In this paper, we propose a cognitive diagnostic framework (CDF-CSE) for the computer science education, so that we can explore students’theoretical and practical abilities in the computer science education at the same time. Specifically, our model defines students’ programming abilitiy and combine students’ theoretical ability with their experimental ability. We propose an algorithm to optimize the parameters of the model. The experimental results on the data sets of the computer science courses of the University of Science and Technology of China demonstrated that CDF-CSE can diagnose characteristics for each student quantitatively and interpretatively, thus performing better in predicting students’ performance. In particular, experiments on real computer education data sets have proved that our model can be applied in real courses to help students understand their programming level in the future. And our model can get accurate results in the teaching process, which facilitates teachers to know students’ learning status and adjust their teaching plan.

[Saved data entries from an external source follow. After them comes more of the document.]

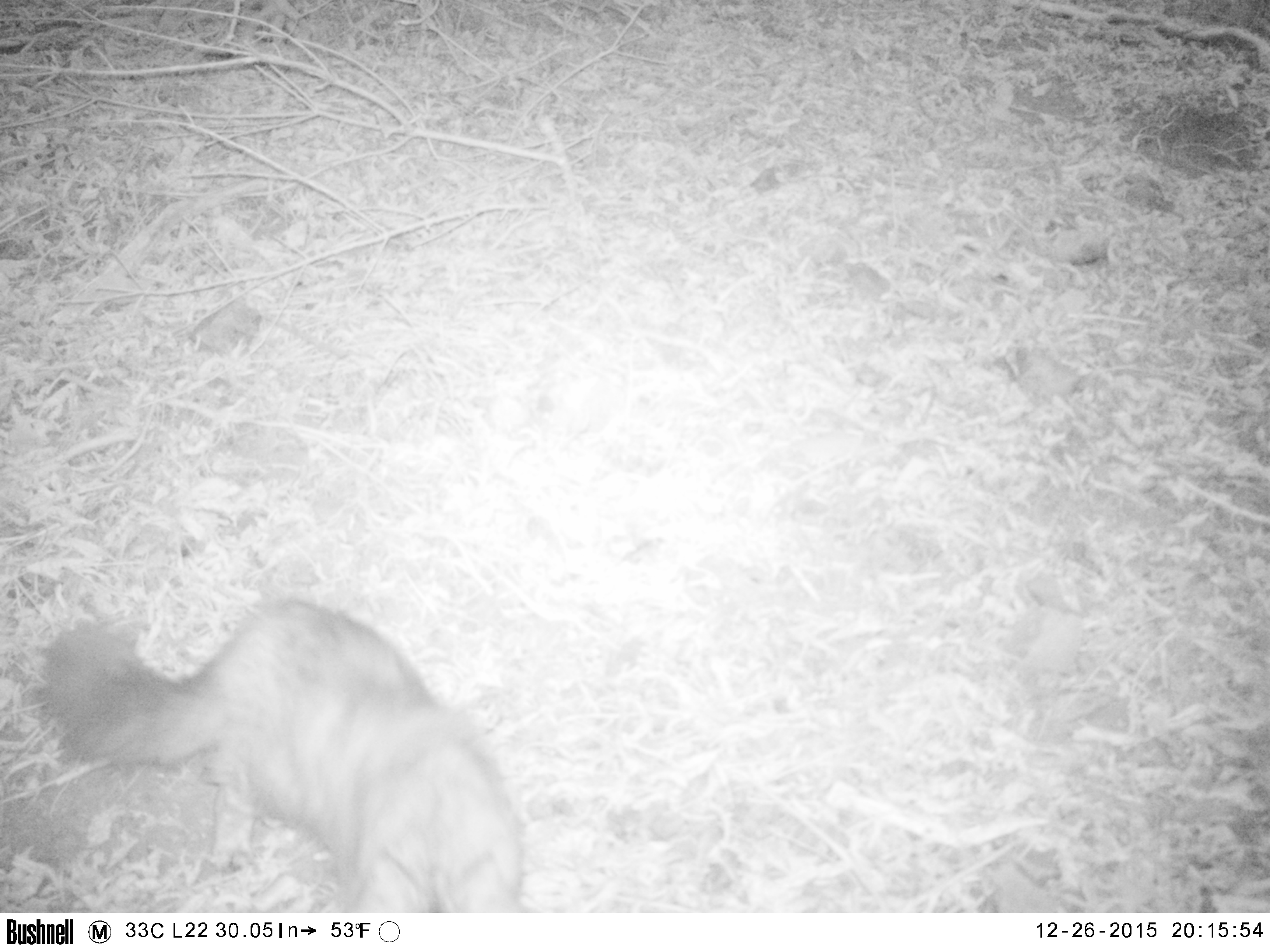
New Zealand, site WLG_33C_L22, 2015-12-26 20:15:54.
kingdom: Animalia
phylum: Chordata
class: Mammalia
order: Carnivora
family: Felidae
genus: Felis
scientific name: Felis catus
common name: domestic cat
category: cat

However,there is still some room for improvement. First, CDF-CSE confronts the problem of high computational complexity currently, it is important for us to design an efficient parameter optimization algorithm. Second, the prerequisite relationship of knowledge concepts should be considered for cognitive modelling. Last but not least, there are many code-related features that should be considered in the cognitive diagnosis model for the computer science education. Besides, we plan to apply our improved model in actual courses to prove the practicability of our model, and perfect our model according to the feedback.